Monday, 21 June 2010

Slightly longer than mid-hip; ever so comfortable.



I do most of my shopping online. I prefer second-hand everything, and ethnic clothes, and the high street stores do not often sell the kind of things I like to wear.

When you buy clothes in a normal shop, you may be approached by a sales assistant, but otherwise you are left to make your own judgements and appraisals.

When you buy online, or from a catalogue, of course there has to be a blurb.

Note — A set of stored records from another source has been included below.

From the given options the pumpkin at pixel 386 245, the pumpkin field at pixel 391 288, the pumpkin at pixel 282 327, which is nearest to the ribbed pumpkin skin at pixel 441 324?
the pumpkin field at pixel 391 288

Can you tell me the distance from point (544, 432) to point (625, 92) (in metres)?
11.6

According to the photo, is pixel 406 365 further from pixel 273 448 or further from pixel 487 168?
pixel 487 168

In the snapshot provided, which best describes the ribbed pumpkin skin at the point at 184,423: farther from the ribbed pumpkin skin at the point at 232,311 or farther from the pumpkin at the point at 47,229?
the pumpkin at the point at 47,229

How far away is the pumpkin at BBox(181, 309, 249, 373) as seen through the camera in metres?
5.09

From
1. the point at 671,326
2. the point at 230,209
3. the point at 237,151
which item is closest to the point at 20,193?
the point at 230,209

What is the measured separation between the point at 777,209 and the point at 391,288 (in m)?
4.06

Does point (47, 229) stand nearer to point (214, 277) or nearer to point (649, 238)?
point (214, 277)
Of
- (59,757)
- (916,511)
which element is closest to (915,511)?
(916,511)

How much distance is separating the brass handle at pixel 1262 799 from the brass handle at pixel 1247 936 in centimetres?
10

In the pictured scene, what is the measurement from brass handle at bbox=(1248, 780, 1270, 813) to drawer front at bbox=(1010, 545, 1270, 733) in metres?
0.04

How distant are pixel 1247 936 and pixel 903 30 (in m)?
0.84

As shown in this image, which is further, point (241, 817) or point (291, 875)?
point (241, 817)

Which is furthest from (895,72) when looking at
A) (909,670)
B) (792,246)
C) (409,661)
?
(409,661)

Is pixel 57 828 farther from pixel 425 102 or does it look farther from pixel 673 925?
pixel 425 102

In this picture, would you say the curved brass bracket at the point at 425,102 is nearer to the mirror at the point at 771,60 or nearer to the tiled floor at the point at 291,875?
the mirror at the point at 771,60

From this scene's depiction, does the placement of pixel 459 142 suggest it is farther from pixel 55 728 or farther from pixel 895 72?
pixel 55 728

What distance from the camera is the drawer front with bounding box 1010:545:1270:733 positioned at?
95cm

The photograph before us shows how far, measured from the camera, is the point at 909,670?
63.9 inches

I am puzzled by how many advertisers describe their wares as ‘really comfortable’. This is often said about shoes. How can they possibly know? Surely it depends entirely on the shape of your foot. What is really comfortable for me, given that I have feet like a marsupial, will be agonizing for you if you take an extra wide fitting and have a high instep – even if your feet are also a UK9.

I also fail to understand why they describe their skirts as ‘calf-length’ and their jackets as ‘mid-hip length’. On whom? A woman of 5’2” with a short back ? A woman of 5’9” with short legs and a very long back? Not on both.

Measurements. That’s what we need, chums. Numbers!

Then there are the benighted individuals who tell you that the garment is really lovely and they bought it for their sister’s wedding only last year and have never worn it since. But you don’t care. All you need to know is the bust, nape to hem, the hips, the waist, the arms and across the back. The wedding is a matter of indifference.

But, darlings, if you really don’t want to sell me something, say this: Only reason for sale massive weight loss.

2 comments:

SimplyTim said...

Pen,

So I can take it that you've stayed with the macrobiotic approach and it's had an additional effect?

Tim

Ember said...

Hi Tim! Nice to see you :0)

Have stayed vegan with very occasional fish, and strong macrobiotic influences. Found an excellent book called 'Unexpected Recoveries' by a chap called Tom Monte, who writes of holistic approaches to building/rebuilding health. His very good chapter on diet has strong macrobiotic leanings, but is not slavishly legalistic, and explains all the whys and wherefores of healthy food choices. I recommend.